══ TASK MATERIAL

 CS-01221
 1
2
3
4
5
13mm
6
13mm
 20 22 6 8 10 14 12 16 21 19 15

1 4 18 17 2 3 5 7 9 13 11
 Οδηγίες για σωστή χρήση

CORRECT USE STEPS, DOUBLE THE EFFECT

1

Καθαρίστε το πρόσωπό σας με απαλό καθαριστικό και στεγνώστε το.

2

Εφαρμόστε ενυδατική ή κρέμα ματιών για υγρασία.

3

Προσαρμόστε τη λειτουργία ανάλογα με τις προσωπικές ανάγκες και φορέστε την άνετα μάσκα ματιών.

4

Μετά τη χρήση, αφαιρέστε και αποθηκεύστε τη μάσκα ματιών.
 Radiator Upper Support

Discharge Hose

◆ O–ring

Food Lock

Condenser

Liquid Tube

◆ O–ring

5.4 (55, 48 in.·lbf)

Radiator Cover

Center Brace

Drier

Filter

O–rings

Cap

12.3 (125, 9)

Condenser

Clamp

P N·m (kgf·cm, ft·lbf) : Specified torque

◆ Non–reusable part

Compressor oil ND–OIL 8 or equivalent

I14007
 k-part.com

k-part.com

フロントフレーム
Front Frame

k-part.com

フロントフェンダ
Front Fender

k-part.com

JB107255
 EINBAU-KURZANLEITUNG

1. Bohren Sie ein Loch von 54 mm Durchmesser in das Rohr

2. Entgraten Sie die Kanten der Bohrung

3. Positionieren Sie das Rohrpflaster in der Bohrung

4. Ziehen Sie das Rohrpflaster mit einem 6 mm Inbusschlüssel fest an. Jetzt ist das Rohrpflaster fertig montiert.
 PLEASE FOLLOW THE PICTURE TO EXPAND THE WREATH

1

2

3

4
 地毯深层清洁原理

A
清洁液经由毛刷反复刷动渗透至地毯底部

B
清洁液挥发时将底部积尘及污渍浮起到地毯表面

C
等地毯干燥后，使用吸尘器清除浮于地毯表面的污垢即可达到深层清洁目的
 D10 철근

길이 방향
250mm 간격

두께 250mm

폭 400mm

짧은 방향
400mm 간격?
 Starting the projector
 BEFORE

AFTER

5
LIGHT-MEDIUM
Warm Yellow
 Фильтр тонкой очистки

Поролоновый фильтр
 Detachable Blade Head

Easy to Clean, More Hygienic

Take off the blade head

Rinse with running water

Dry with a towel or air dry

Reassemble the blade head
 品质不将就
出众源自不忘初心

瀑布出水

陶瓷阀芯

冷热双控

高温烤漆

════

● **TASK DETAILS**
Copy out all of the records verbatim.

● **RESPONSE**
 CS-01221
 1
2
3
4
5
13mm
6
13mm
 20 22 6 8 10 14 12 16 21 19 15

1 4 18 17 2 3 5 7 9 13 11
 Οδηγίες για σωστή χρήση

CORRECT USE STEPS, DOUBLE THE EFFECT

1

Καθαρίστε το πρόσωπό σας με απαλό καθαριστικό και στεγνώστε το.

2

Εφαρμόστε ενυδατική ή κρέμα ματιών για υγρασία.

3

Προσαρμόστε τη λειτουργία ανάλογα με τις προσωπικές ανάγκες και φορέστε την άνετα μάσκα ματιών.

4

Μετά τη χρήση, αφαιρέστε και αποθηκεύστε τη μάσκα ματιών.
 Radiator Upper Support

Discharge Hose

◆ O–ring

Food Lock

Condenser

Liquid Tube

◆ O–ring

5.4 (55, 48 in.·lbf)

Radiator Cover

Center Brace

Drier

Filter

O–rings

Cap

12.3 (125, 9)

Condenser

Clamp

P N·m (kgf·cm, ft·lbf) : Specified torque

◆ Non–reusable part

Compressor oil ND–OIL 8 or equivalent

I14007
 k-part.com

k-part.com

フロントフレーム
Front Frame

k-part.com

フロントフェンダ
Front Fender

k-part.com

JB107255
 EINBAU-KURZANLEITUNG

1. Bohren Sie ein Loch von 54 mm Durchmesser in das Rohr

2. Entgraten Sie die Kanten der Bohrung

3. Positionieren Sie das Rohrpflaster in der Bohrung

4. Ziehen Sie das Rohrpflaster mit einem 6 mm Inbusschlüssel fest an. Jetzt ist das Rohrpflaster fertig montiert.
 PLEASE FOLLOW THE PICTURE TO EXPAND THE WREATH

1

2

3

4
 地毯深层清洁原理

A
清洁液经由毛刷反复刷动渗透至地毯底部

B
清洁液挥发时将底部积尘及污渍浮起到地毯表面

C
等地毯干燥后，使用吸尘器清除浮于地毯表面的污垢即可达到深层清洁目的
 D10 철근

길이 방향
250mm 간격

두께 250mm

폭 400mm

짧은 방향
400mm 간격?
 Starting the projector
 BEFORE

AFTER

5
LIGHT-MEDIUM
Warm Yellow
 Фильтр тонкой очистки

Поролоновый фильтр
 Detachable Blade Head

Easy to Clean, More Hygienic

Take off the blade head

Rinse with running water

Dry with a towel or air dry

Reassemble the blade head
 品质不将就
出众源自不忘初心

瀑布出水

陶瓷阀芯

冷热双控

高温烤漆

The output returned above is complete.